12 million contactless paper tickets
Tuesday, November 20th, 2007First understand the concept. Your ticket does not need to be punched, examined, handled by humans. Wave it past the scanner and you are in. This is now a well established procedure and most of us have used it or seen it in use.
There are, but of course, different standards, but the one which will be used at the Olympics supports the ISO 14443 type B contactless standard. As with most transit cards, data on the small chips embedded in the tickets for the games will be hard-coded. Chinese officials are ordering more than 12 million paper contactless tickets for the 2008 Summer Olympic Games, more than was earlier projected.
France-based contactless vendor ASK has announced its Chinese joint venture had won a contract to supply contactless inlays for 12.2 million low-cost tickets that will be issued to attendees of the games.

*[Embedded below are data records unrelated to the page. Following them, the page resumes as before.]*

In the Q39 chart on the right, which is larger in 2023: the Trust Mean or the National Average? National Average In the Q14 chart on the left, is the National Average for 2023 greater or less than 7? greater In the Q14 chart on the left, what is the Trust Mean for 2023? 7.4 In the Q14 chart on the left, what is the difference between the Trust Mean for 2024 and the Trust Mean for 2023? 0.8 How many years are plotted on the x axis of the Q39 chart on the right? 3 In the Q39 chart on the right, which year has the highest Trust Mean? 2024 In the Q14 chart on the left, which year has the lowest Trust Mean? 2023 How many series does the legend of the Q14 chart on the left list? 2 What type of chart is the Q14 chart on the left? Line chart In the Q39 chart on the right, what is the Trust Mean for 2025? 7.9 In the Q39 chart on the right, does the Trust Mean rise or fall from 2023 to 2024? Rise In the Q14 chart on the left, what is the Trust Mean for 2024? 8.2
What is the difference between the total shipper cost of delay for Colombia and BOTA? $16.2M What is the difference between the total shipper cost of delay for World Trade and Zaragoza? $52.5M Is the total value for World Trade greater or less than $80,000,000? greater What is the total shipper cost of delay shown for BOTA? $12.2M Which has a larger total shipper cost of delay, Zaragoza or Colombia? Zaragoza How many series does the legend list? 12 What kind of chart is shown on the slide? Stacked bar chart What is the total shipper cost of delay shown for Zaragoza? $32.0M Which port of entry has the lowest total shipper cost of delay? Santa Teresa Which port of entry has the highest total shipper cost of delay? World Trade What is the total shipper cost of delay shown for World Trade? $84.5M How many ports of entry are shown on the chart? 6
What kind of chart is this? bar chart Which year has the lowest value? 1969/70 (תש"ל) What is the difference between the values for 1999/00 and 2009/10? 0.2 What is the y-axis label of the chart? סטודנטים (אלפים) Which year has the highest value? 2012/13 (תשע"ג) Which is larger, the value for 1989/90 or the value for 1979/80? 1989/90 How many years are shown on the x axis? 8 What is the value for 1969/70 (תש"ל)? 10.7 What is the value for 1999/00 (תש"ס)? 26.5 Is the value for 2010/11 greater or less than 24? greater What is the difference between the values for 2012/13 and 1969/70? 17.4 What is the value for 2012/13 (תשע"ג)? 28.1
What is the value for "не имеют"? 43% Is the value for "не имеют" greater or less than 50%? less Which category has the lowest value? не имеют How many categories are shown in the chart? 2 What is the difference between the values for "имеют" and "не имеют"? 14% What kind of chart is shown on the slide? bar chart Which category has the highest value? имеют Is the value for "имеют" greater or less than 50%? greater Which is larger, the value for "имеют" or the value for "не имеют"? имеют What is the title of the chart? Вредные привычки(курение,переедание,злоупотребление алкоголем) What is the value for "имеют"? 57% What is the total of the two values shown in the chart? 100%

The contract calls for ASK TongFang to provide the chip-and-antenna inlays to China Banknote Printing, which will then supply the actual tickets.
The tickets also will carry anti-fraud printing features. They are not, however, totally fraud-proof. But safer than, say, bar codes or other methods.
Organizers of the World Cup football tournament in Germany in 2006 issued more than 3 million paper contactless tickets. There appear to have been no forgeries although, of course, it did nothing to improve the behavior of the English football fans.
ASK formed its joint venture with Tsinghua Tongfang, a mostly state-owned computer and IT company, in 2005.